Monsieur le Ministre de l’Intérieur,
L’Union des FAmilles Laïques a pris connaissance avec surprise de votre communiqué du 6 juin adressé « à l’ensemble des Français de confession musulmane » à l’occasion du ramadan.
Selon l’article 2 de la loi de 1905, « la République ne reconnaît… aucun culte », et a l’obligation de traiter tous les citoyens sur un strict pied d’égalité, quelles que soient leurs convictions. Il nous paraît au-dessus des forces d’un ministre, aurait-il dans ses services un « bureau des cultes », d’adresser 66 millions de communiqués à chacun de ses concitoyens : l’avantage de la laïcité était de vous dispenser de cette longue et lourde tâche. Toute autre attitude est en effet, non seulement contraire à la Constitution d’une République laïque, mais discriminatoire à l’égard des autres cultes, convictions, et négatrice de la multiplicité infinie des choix individuels de conscience.

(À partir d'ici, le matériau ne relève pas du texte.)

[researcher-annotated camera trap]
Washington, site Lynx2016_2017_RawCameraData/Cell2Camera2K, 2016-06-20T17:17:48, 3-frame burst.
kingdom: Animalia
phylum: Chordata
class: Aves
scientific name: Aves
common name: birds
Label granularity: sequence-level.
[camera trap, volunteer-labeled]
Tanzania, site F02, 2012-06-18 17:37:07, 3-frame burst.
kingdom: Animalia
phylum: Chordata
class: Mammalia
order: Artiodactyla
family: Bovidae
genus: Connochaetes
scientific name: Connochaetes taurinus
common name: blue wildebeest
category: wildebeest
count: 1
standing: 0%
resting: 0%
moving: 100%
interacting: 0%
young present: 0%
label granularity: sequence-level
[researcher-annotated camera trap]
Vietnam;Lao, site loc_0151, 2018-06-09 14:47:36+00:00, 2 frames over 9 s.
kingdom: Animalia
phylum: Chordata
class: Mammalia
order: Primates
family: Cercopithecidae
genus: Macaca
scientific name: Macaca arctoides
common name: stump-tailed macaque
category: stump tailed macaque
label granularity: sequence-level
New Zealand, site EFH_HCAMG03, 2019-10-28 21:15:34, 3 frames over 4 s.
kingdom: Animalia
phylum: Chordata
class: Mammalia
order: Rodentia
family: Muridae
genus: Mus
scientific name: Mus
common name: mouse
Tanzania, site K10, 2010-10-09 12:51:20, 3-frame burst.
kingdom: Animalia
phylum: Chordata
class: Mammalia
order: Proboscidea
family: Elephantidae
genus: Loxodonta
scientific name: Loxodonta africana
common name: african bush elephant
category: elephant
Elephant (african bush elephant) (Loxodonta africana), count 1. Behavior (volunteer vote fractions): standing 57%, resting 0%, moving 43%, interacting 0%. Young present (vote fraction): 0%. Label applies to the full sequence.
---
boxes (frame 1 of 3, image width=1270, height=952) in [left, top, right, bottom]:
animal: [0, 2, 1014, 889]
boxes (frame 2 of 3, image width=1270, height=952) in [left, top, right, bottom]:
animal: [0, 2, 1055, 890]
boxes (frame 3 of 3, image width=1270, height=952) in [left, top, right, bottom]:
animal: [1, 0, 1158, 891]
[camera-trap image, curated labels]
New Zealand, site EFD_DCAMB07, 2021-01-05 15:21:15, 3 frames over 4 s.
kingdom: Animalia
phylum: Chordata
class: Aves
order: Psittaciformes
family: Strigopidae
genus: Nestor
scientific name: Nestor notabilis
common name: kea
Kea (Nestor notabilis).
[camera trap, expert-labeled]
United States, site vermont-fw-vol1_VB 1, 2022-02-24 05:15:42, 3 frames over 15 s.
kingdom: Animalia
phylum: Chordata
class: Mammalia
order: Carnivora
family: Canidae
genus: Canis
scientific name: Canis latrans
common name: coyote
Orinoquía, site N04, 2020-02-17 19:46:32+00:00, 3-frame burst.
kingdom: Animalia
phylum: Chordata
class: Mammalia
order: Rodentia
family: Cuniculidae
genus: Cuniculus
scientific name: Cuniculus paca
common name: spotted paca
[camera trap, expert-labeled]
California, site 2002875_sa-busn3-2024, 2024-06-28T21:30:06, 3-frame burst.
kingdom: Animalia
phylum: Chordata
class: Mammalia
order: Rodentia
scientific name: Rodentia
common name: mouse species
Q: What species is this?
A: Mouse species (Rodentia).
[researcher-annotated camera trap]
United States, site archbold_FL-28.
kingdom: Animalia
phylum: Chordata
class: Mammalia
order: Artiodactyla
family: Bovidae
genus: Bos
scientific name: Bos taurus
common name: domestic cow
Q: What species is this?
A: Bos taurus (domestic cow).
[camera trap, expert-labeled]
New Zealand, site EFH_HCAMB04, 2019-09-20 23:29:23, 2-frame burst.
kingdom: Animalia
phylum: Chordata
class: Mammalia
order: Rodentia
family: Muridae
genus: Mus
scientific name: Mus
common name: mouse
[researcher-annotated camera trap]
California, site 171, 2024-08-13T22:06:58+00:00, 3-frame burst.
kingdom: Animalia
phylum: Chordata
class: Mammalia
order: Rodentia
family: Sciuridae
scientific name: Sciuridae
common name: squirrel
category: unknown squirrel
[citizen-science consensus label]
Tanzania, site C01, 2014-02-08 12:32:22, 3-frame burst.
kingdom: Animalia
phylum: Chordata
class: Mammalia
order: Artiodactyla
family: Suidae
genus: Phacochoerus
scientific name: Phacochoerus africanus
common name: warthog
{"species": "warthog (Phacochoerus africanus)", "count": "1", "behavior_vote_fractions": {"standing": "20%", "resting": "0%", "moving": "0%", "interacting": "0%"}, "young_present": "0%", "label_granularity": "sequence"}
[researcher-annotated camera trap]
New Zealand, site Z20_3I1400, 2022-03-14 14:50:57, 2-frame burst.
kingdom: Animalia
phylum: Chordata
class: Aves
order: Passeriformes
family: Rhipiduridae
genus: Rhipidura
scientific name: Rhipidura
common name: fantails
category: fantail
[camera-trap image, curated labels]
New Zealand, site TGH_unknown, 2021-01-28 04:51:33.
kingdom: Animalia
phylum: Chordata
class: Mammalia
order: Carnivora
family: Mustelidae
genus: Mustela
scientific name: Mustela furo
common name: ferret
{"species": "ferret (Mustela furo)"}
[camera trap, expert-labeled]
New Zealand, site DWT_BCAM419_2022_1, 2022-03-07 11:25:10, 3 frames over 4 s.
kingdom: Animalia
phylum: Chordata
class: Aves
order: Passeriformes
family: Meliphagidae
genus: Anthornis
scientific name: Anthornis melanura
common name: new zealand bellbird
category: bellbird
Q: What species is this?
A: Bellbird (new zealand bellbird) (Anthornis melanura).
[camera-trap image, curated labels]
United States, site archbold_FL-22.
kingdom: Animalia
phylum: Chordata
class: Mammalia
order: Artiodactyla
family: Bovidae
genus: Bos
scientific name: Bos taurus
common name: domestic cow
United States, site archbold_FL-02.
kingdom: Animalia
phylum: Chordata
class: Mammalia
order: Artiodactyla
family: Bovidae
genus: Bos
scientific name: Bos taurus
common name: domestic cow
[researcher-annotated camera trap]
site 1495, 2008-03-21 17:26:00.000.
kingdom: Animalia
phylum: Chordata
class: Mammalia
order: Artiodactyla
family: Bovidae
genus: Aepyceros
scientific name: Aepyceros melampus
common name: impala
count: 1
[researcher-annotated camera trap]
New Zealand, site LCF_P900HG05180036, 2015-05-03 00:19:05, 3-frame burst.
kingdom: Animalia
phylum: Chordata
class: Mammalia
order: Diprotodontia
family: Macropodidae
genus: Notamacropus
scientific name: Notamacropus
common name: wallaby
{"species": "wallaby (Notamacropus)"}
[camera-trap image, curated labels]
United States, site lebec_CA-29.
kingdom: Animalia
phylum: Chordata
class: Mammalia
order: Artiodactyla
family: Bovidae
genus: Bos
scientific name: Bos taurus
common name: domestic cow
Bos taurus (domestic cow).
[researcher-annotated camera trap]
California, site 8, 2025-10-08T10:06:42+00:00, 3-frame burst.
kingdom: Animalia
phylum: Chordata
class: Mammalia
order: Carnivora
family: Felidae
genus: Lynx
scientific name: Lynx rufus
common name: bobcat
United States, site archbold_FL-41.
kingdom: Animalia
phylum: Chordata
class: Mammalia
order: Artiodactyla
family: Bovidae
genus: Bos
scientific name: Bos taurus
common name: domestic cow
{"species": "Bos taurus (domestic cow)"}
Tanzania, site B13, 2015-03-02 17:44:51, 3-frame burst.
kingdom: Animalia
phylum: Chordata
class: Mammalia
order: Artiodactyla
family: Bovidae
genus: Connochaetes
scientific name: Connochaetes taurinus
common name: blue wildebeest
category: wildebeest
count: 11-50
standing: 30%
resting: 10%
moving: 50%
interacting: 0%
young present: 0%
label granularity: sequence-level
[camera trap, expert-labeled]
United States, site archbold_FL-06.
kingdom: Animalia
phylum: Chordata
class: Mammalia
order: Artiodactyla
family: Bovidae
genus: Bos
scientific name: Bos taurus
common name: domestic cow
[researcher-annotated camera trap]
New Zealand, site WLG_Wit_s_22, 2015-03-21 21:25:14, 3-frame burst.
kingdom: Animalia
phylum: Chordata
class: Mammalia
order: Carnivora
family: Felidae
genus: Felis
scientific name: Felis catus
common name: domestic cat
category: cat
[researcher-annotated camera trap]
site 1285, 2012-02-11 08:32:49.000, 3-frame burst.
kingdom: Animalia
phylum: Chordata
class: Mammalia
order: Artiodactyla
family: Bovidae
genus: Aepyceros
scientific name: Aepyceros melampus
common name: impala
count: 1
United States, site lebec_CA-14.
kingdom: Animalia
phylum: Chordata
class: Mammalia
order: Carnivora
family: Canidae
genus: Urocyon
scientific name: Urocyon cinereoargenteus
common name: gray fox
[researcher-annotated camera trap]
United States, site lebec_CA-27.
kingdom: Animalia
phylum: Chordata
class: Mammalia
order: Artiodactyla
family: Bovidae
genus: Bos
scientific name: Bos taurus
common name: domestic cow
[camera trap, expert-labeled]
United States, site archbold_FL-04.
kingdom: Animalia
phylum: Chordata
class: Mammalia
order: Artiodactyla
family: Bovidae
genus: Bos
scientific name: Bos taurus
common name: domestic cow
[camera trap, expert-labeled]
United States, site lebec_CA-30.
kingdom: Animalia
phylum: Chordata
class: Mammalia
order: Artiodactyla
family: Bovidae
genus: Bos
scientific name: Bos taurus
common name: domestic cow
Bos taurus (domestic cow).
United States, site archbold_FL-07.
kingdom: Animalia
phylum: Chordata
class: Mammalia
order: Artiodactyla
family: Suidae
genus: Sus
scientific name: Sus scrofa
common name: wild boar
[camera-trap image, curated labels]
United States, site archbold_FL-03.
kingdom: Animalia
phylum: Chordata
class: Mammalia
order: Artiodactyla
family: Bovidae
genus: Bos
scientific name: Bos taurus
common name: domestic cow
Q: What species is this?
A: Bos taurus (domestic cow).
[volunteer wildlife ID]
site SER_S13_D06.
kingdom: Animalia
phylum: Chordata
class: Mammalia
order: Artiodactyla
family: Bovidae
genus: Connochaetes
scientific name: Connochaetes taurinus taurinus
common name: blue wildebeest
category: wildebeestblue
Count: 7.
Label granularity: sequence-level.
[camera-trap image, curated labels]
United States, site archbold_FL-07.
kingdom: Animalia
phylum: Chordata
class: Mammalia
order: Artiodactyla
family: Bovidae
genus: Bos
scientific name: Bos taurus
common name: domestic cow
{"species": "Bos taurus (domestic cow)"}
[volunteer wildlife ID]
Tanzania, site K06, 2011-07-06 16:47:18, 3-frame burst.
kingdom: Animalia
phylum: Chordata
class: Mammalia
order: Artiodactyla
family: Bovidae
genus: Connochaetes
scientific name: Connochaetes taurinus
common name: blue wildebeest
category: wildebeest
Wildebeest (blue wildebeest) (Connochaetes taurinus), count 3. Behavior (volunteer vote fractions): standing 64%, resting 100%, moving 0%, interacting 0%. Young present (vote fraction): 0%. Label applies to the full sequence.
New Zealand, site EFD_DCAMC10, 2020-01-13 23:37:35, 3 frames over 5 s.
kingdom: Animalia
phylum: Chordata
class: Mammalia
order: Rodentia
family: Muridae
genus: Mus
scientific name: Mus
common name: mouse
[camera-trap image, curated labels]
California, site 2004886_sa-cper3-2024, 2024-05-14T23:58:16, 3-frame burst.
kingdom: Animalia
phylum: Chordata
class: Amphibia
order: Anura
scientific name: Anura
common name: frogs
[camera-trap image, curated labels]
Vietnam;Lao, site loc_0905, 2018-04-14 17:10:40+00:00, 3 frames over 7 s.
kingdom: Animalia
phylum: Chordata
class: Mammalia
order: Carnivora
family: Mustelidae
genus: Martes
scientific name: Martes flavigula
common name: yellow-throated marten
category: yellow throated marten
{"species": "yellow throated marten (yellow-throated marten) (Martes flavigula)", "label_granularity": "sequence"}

Ainsi, votre volonté de « renforcer la fraternité entre les Français de toutes confessions » méconnaît le principe constitutionnel de liberté de conscience, celle « de croire ou de ne pas croire ». La fraternité républicaine doit s’exercer entre tous les Français, « sans distinction d’origine, de race ou de religion » (Constitution, art. 1er), ou de conviction philosophique : elle ne saurait ainsi exclure les incroyants. Nous nous permettons de rappeler que, selon l’enquête de l’INED Trajectoires et origines (2015), 45% des habitants de France métropolitaine se déclarent « sans religion », ce qui constitue le groupe le plus important devant les catholiques, dont par ailleurs 25% disent que la religion n’a aucune importance pour eux.
La laïcité, ce n’est le dialogue entre les seules religions, et surtout pas le tête-à-tête entre les pouvoirs publics et l’une ou l’autre d’entre elles. C’est trouver le creuset où vivent croyants, agnostiques, athées, déistes, ou indifférents. S’en tenir au triptyque républicain est bien suffisant.
L’UFAL, attachée comme le voulait Jean Jaurès à lier le combat laïque et le combat social, regrette de se trouver sur des chemins divergents avec un pouvoir qui se réclame de la gauche.